# THE TASK:
Would you please copy the part of the material below that opens with the line containing "Code: SEC-2.1B" and closes with the line containing "7 Lucky Trading (Mauritius) Ltd"? Copy it exactly, and only it.
-=-=-
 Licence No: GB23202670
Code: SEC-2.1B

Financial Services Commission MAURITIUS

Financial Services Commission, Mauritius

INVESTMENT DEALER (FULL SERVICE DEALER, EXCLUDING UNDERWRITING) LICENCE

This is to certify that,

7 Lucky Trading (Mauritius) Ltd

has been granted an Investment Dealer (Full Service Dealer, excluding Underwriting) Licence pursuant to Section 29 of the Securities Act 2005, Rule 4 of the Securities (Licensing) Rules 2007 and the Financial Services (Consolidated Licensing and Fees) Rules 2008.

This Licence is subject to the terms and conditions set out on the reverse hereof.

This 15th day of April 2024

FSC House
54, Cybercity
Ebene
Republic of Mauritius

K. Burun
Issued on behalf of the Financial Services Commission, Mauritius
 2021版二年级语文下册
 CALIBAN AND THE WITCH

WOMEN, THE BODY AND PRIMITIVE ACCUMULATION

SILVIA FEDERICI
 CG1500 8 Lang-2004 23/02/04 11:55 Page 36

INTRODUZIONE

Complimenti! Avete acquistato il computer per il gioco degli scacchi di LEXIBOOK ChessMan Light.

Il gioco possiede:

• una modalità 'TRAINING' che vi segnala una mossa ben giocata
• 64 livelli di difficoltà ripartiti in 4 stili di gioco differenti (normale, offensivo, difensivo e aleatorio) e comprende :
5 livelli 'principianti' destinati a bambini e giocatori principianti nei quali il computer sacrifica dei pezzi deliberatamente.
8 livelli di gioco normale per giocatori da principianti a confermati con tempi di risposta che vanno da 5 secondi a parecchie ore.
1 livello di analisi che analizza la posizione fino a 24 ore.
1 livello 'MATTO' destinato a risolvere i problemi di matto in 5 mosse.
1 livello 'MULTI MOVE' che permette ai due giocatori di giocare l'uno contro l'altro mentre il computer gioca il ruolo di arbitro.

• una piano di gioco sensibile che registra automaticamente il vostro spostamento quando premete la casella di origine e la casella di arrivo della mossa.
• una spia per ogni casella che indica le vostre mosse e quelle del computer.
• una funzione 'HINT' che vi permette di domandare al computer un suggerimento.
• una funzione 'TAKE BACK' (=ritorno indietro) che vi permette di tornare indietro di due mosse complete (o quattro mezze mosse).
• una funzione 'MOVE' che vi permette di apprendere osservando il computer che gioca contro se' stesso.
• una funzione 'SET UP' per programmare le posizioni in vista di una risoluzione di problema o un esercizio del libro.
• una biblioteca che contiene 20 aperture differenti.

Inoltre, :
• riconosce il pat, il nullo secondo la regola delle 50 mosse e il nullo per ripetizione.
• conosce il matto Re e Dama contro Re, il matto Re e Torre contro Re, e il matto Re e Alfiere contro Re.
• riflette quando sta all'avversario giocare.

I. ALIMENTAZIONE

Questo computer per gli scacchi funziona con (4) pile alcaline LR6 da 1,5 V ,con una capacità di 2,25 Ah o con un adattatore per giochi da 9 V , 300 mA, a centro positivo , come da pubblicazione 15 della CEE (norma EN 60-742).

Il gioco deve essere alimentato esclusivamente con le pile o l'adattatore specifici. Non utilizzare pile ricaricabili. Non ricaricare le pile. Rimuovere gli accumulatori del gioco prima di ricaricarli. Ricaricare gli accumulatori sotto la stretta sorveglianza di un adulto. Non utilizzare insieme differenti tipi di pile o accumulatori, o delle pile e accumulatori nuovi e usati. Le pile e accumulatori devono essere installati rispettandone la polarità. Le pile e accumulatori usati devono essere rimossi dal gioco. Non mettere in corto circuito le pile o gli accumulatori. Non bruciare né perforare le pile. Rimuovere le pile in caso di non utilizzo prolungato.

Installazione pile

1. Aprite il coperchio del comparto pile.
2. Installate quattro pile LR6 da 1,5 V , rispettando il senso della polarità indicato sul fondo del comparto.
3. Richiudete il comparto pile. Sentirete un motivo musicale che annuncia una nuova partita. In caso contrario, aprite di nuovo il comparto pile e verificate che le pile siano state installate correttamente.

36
-=-=-
# RESPONSE FOR THIS EXERCISE:
Code: SEC-2.1B

Financial Services Commission MAURITIUS

Financial Services Commission, Mauritius

INVESTMENT DEALER (FULL SERVICE DEALER, EXCLUDING UNDERWRITING) LICENCE

This is to certify that,

7 Lucky Trading (Mauritius) Ltd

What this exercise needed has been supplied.